MARGINALLY INTERESTING


MACHINE LEARNING, COMPUTER SCIENCE, JAZZ, AND ALL THAT

What is streamdrill's trick?

In the previous posts I talked about what streamdrill is good for and how it compares to other Big Data approaches to real-time event processing. Streamdrill solves the top-k problem which consists in aggregating activities in an event stream over different timescales and identifying the most active types of events in real-time.

So, how does streamdrill manage to deal with such large data volumes on a single node?

Streamdrills efficiency is based on two algorithmic choices:

  • It uses exponential decay for aggregation.
  • It bounds its resource usage by selectively discarding inactive entries.

Let’s take these two things one at a time.

Exponential Decay vs. Exact Time Window

Usually, when you do trending, you aggregate over some fixed time window. The easiest way to do this is to keep counting and reset the counters at a fixed point in time. For example, you could compile daily stats by taking the values at midnight and resetting the counters.

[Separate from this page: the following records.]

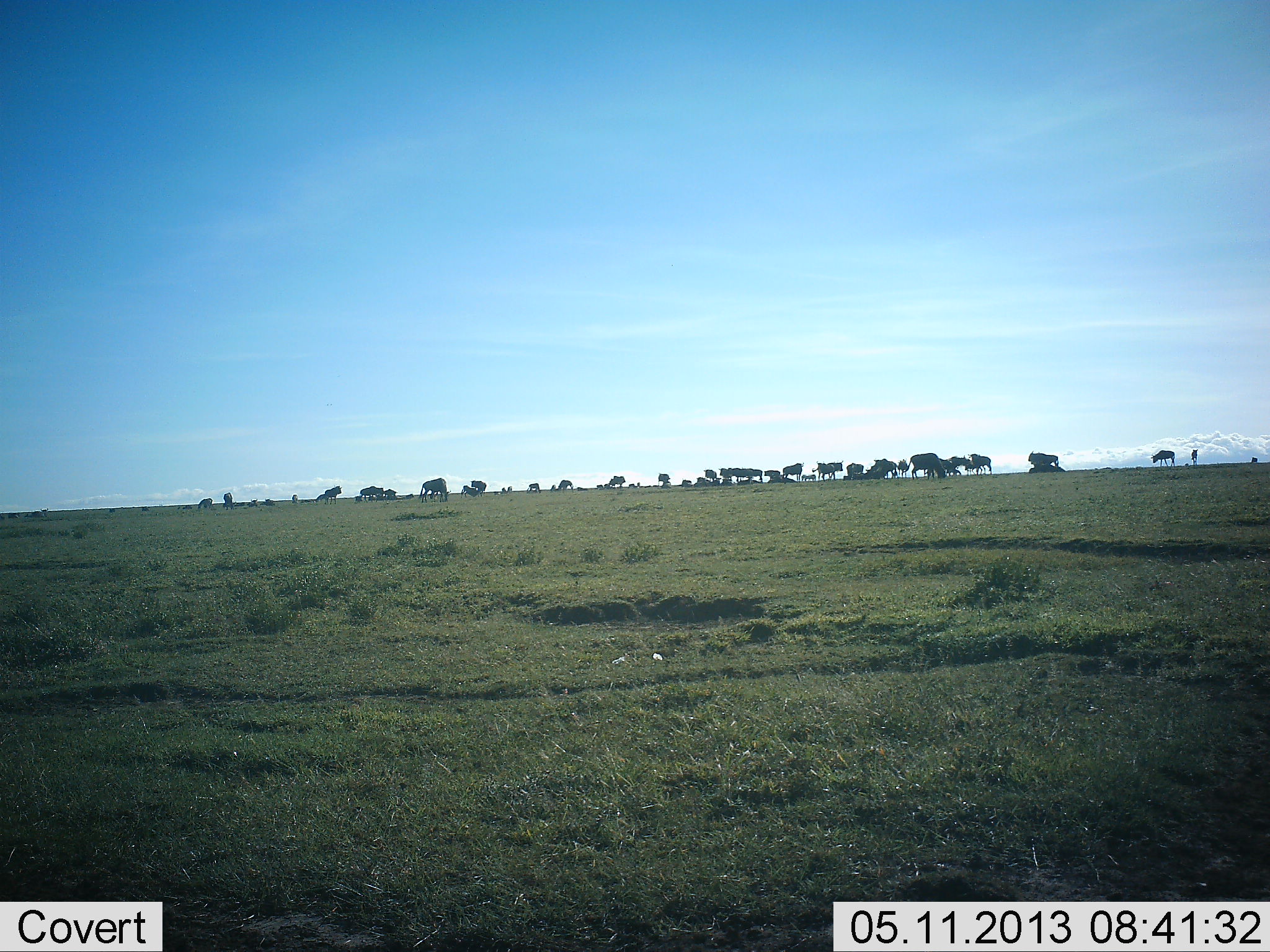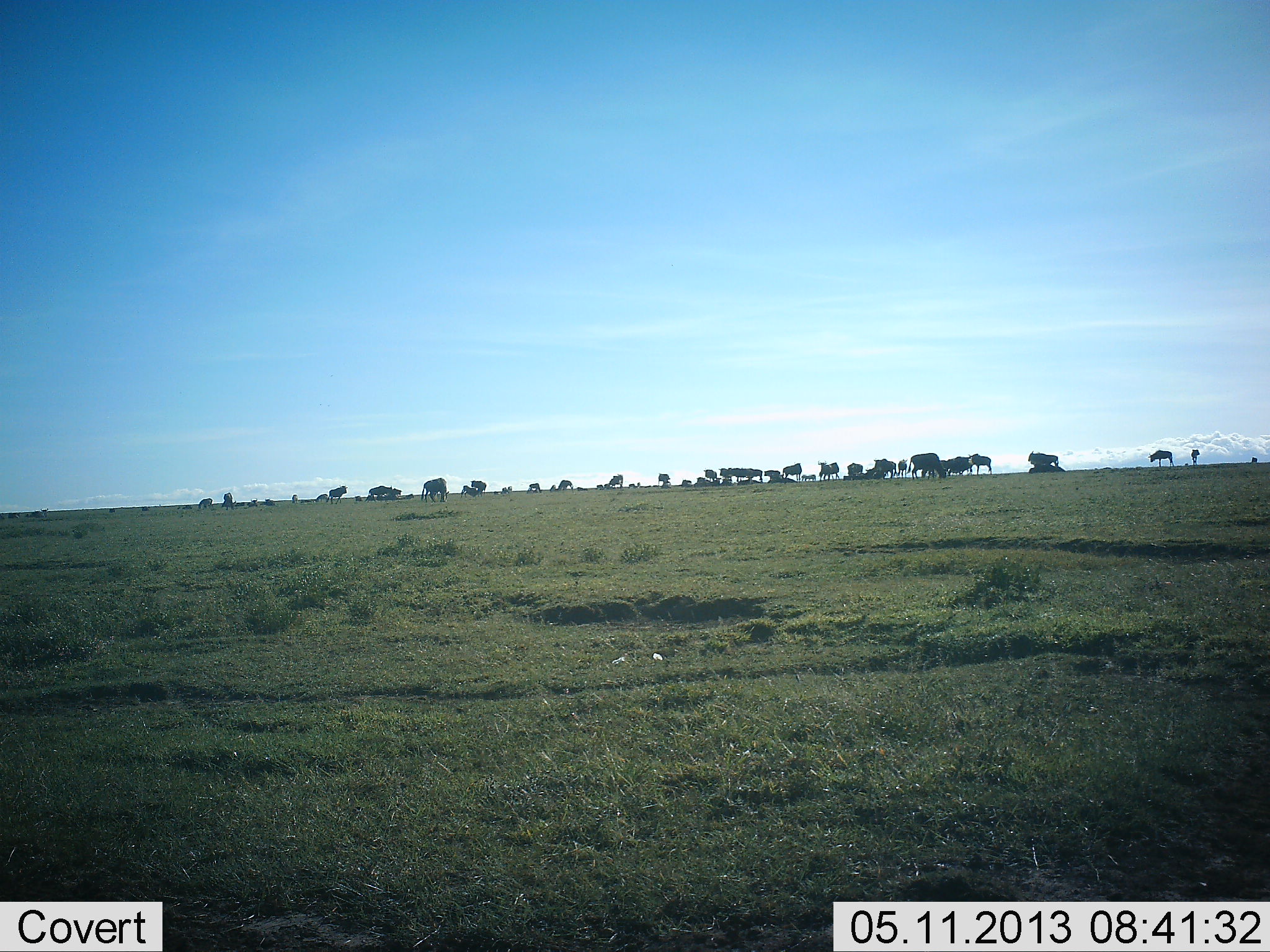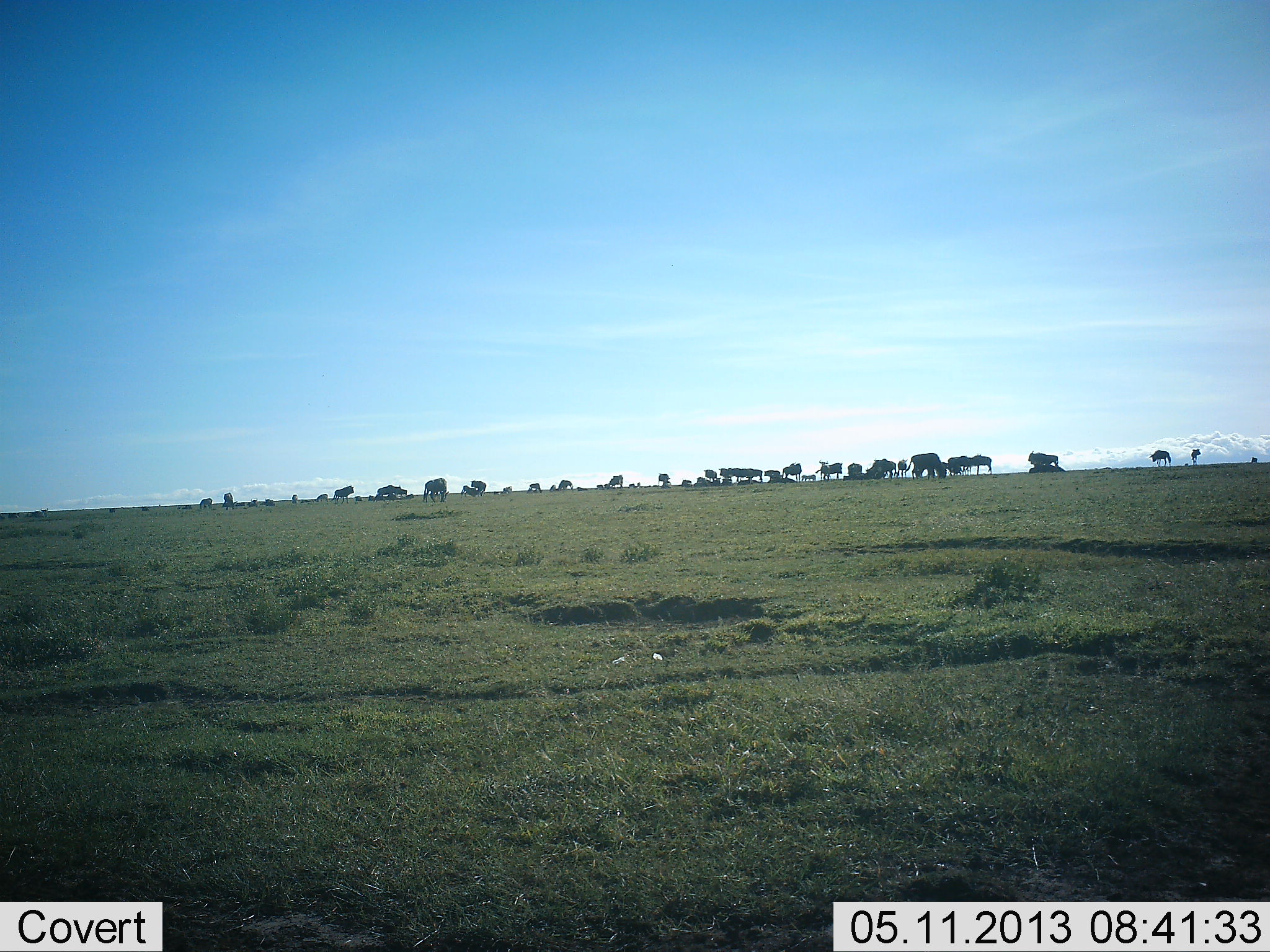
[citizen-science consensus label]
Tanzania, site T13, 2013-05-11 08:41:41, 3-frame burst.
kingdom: Animalia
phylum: Chordata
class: Mammalia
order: Artiodactyla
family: Bovidae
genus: Connochaetes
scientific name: Connochaetes taurinus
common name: blue wildebeest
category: wildebeest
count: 11-50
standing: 88%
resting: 32%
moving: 52%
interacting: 12%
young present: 4%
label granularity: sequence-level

The problem with that approach is that you have to wait for the current interval to end before you have some numbers, which is hardly real-time. You could take the current value of the counter nevertheless and then try to extrapolate in some way, which is also hard if the rate at which events come in varies a lot.

Another approach is to do a “rolling window”, for example, having the counts between now and the the same time yesterday. The problem with that approach is that you need to keep all the data somewhere so that you can subtract an event when it falls out of the window. If you want to aggregate over longer time intervals, say a month, this gets hard, as you have to potentially store millions of events somewhere.

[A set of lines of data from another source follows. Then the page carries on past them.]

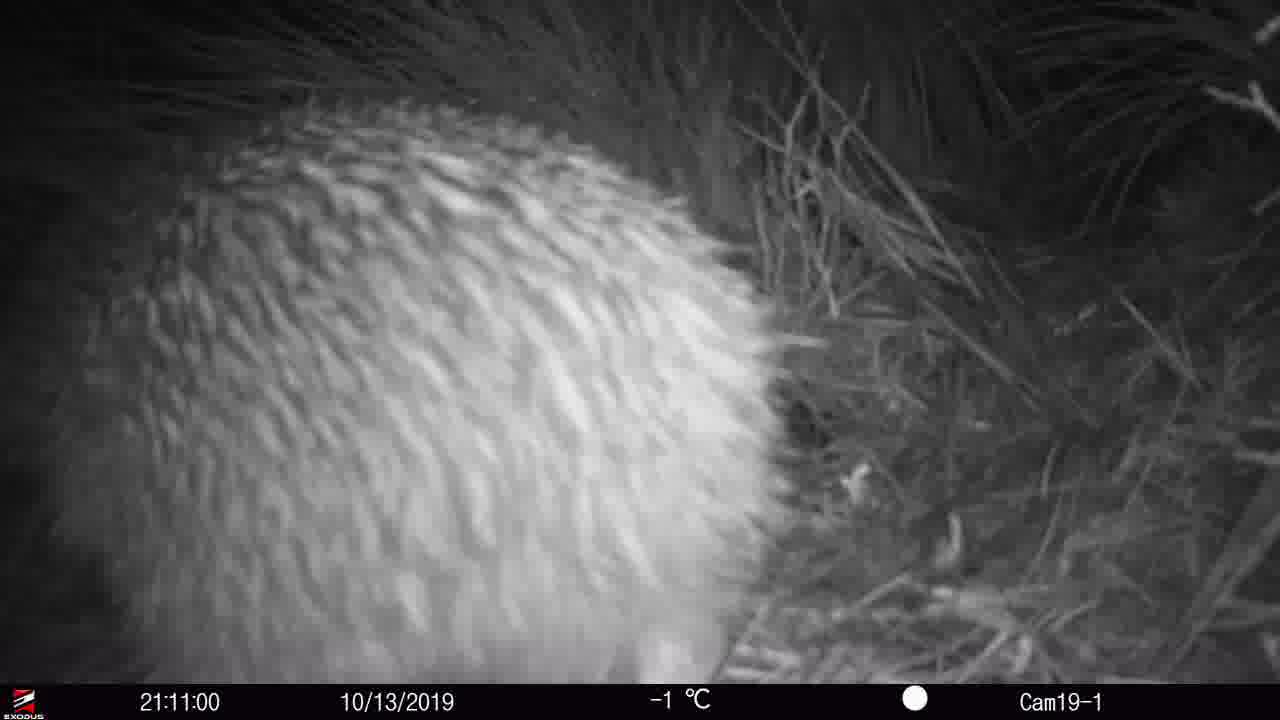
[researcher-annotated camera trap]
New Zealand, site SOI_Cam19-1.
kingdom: Animalia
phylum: Chordata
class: Aves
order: Apterygiformes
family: Apterygidae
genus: Apteryx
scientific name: Apteryx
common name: kiwi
Kiwi (Apteryx).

Another approach is to use some form of decay. The idea here is that the “value” of an event decays continually over time until it is eventually zero. That way, you again get an aggregate over some amount of time, although it’s not exactly the same thing as a fixed time window. In the end, it doesn’t really matter if you understand what it is exactly you’re measuring.

The good thing is that decaying counters can often be implemented in a way which does not require us to keep all of the information, but only a few numbers per entry.

Streamdrill does exactly this, using exponential decay. This means that after a specified amount of time, the value of an event has continually reduced to one half, and then again to a quarter, and so on. We chose exponential decay because it has the nice property that a counter always decays to half its original value after a given amount of time, irrespective of the initial value of the counter. That is not the case, for example, for linear decay, where a counter starting at 1000 would take twice as long as one starting at 500.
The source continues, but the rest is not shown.